La circolare del 2008 e l’incertezza pre-2021. Un elemento che ha contribuito alla confusione è stato un documento di prassi dell’amministrazione finanziaria: la Circolare dell’Agenzia delle Entrate n. 3/E del 2008. In essa, l’Agenzia affermava (seppur incidentalmente) che le donazioni di valore limitato erano da considerarsi “non imponibili”. Molti hanno interpretato tale indicazione come riferita anche alle mance di piccola entità, ritenendole pertanto escluse da tassazione. In pratica, si riteneva che le mance fossero liberalità modeste e come tali potessero non essere dichiarate, in assenza di una norma chiara che ne imponesse la tassazione. Questa interpretazione indulgente è stata talora fatta propria anche da commissioni tributarie di merito. Ad esempio, nel caso sardo citato in apertura, la Commissione Tributaria Regionale della Sardegna, nel 2014, aveva giudicato non tassabili le somme percepite a titolo di mance, sottolineandone la natura aleatoria e l’assenza di correlazione contrattuale col datore di lavoro . In altri termini, i giudici di merito avevano ritenuto di poter escludere le mance dalla nozione di reddito da lavoro dipendente, probabilmente anche facendo leva sul clima di incertezza e sulla prassi amministrativa del 2008 favorevole al contribuente.

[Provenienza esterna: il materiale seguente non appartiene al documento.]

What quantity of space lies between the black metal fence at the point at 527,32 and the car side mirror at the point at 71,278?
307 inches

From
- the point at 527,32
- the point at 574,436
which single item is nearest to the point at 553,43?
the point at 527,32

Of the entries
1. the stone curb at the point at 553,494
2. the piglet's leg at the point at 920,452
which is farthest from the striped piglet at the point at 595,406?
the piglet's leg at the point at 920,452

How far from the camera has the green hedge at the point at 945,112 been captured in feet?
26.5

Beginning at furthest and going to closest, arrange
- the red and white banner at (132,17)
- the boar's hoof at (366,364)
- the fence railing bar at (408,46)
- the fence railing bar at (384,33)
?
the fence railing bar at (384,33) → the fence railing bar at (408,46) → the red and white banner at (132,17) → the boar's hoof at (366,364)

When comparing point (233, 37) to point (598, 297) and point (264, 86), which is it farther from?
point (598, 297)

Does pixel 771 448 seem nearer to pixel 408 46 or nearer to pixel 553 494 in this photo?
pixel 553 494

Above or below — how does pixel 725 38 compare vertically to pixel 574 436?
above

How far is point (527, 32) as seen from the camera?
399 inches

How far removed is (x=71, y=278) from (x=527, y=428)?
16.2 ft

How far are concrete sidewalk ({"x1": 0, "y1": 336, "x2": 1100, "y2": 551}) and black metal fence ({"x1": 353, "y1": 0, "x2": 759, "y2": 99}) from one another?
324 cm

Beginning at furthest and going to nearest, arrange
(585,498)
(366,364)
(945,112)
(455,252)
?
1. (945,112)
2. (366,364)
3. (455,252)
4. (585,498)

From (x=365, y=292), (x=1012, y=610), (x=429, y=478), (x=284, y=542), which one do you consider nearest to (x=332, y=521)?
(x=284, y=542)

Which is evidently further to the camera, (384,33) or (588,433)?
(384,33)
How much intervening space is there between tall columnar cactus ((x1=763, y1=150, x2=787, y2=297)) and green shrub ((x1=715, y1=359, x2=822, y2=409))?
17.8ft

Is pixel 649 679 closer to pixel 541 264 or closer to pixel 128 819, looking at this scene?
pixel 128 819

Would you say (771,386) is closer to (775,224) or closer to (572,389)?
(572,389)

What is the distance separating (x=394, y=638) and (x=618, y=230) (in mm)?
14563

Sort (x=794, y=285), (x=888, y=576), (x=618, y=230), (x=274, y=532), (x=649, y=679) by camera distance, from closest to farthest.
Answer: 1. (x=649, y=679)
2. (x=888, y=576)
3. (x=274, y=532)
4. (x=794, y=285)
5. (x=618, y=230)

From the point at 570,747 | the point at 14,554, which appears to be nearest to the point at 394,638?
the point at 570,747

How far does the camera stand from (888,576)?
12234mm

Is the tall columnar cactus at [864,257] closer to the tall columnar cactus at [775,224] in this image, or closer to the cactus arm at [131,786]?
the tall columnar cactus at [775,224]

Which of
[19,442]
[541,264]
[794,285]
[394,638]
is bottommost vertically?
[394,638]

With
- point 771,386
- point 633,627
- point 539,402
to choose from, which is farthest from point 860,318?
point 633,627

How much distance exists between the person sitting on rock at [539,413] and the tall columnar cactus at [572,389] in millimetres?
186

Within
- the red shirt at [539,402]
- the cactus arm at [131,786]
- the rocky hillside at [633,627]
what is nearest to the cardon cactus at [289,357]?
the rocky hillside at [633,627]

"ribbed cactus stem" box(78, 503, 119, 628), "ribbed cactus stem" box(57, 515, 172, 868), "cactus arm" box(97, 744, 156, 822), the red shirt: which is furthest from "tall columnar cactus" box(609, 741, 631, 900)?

Questa situazione di incertezza si è protratta fino al 2021, allorché è intervenuta la Corte di Cassazione a fare chiarezza autorevole sulla qualificazione fiscale delle mance nel settore della ristorazione e dell’ospitalità.

La svolta della Cassazione nel 2021: le mance sono reddito imponibile

La questione della tassabilità delle mance è giunta all’esame della Suprema Corte di Cassazione con il caso del capo ricevimento che non aveva dichiarato circa €84.000 di mance ricevute dai clienti di un hotel (un importo triplo rispetto al suo stipendio annuo) . La Corte di Cassazione, Sezione Tributaria, con due ordinanze gemelle del 30 settembre 2021 (n. 26510 e n. 26512), ha affermato con forza un principio di diritto destinato a fare giurisprudenza: le mance percepite dal lavoratore dipendente in relazione alla propria attività lavorativa rientrano nella nozione onnicomprensiva di reddito da lavoro dipendente e sono pertanto soggette a tassazione . Tale principio è stato enunciato in adesione alla lettera dell’art. 51 TUIR, richiamando la formulazione “tutte le somme e i valori… a qualunque titolo percepiti … anche sotto forma di erogazioni liberali, in relazione al rapporto di lavoro” .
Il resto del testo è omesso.